Summary: Systematically dissects the molecular determinants of cancer cell killing by cytotoxic lymphocytes, revealing that the Fas-FADD-caspase-8 death receptor pathway is a critical cancer cell-intrinsic determinant of killing efficacy — independent of the perforin-granzyme pathway. Cytotoxic lymphocytes (CD8+ T cells and NK cells) kill target cells through two major pathways: the death receptor pathway (FasL-Fas, TRAIL-DR5) and the perforin-granzyme pathway. These pathways are generally thought to converge on executioner caspases (caspase-3/7) to drive apoptosis. Using a reductionist approach, the authors systematically disrupted key cell death mediators in cancer cells and tested their sensitivity to cytotoxic lymphocyte-mediated killing. Strikingly, loss of executioner caspases (caspase-3/7) conferred only limited resistance to killing, suggesting that cytotoxic lymphocytes can kill cancer cells through executioner caspase-independent mechanisms. In contrast, loss of the Fas-FADD-caspase-8 axis — the upstream death receptor signaling module — conferred substantial resistance, revealing that this pathway is a critical determinant of killing that operates at least partly independently of the canonical executioner caspase cascade. The study identifies cancer cell-intrinsic expression of Fas pathway components as a predictor of sensitivity to cytotoxic lymphocyte killing and suggests that tumours may evade immune killing by downregulating this pathway.
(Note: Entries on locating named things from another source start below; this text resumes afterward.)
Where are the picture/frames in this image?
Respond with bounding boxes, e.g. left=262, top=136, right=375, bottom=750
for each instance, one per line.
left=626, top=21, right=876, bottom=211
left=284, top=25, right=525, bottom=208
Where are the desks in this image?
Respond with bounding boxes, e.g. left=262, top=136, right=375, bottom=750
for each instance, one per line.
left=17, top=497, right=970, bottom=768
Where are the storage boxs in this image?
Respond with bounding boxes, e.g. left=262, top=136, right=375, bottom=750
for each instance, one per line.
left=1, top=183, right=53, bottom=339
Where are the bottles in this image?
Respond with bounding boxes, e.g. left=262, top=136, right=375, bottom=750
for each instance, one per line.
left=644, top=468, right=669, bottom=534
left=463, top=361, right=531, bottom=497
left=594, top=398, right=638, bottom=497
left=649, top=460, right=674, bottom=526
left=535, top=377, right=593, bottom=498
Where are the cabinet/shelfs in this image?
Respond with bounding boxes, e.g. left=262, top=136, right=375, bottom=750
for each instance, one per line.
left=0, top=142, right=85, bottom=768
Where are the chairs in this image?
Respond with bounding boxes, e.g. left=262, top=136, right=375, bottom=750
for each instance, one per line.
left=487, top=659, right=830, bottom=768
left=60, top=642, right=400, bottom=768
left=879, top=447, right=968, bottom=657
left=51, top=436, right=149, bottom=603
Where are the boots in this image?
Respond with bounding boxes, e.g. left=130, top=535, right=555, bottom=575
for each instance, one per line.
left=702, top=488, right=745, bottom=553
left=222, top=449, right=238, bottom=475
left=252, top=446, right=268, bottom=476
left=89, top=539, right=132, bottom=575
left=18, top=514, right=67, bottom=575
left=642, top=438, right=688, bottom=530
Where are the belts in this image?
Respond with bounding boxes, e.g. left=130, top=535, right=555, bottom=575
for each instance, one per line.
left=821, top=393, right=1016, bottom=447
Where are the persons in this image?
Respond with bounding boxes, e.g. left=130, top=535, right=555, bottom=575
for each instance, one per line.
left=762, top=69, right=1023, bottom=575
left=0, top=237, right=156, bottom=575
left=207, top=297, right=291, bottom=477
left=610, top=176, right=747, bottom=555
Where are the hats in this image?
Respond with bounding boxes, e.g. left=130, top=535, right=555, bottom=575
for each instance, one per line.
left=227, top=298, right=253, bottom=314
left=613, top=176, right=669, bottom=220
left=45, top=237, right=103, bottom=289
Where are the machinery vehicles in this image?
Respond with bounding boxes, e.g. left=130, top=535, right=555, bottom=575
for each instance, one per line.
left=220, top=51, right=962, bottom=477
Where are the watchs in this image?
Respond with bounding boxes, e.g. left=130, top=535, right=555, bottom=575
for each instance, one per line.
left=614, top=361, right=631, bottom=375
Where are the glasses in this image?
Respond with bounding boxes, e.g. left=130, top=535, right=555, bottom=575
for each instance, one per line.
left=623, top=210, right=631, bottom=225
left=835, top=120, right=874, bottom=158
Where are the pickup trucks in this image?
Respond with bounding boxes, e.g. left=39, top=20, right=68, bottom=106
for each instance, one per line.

Why it matters: Understanding the molecular determinants of whether a cancer cell lives or dies when engaged by a cytotoxic T cell is fundamental to cancer immunotherapy. The finding that the Fas-FADD-caspase-8 axis, rather than executioner caspases, is the critical determinant of killing efficacy challenges the canonical model of cytotoxic lymphocyte-mediated apoptosis and suggests that cancer cells can evade killing by mechanisms upstream of the executioner caspases. This has immediate translational implications: Fas pathway component expression could serve as a biomarker for immunotherapy response, and therapeutic strategies that upregulate Fas or sensitize the Fas pathway in tumour cells could enhance the efficacy of checkpoint blockade, CAR T cell therapy, and other T cell-based immunotherapies. The identification of executioner caspase-independent killing mechanisms also raises the possibility that tumours believed to be apoptosis-resistant (due to BCL-2 overexpression or caspase downregulation) may actually be sensitive to T cell killing through this alternative pathway.

Why for Yiru: Immune evasion is a hallmark of cancer, and understanding the molecular mechanisms by which tumour cells resist T cell killing is central to TME research. This study identifies Fas-FADD-caspase-8 as a cancer cell-intrinsic determinant of killing sensitivity — meaning that whether a tumour cell dies when contacted by a CD8+ T cell depends on the tumour cell's own expression of these pathway components. For computational TME analysis, this suggests that Fas, FADD, and caspase-8 expression levels in tumour cells — measurable in single-cell RNA-seq data — could be used to predict T cell killing efficacy and immunotherapy response. The finding that caspase-3/7 loss confers limited resistance also suggests that common apoptosis resistance mechanisms in cancer (BCL-2 overexpression, caspase downregulation) may not protect against T cell killing as effectively as assumed. This has implications for how we interpret apoptosis gene signatures in TME data: canonical apoptosis resistance markers may not be good predictors of immune evasion.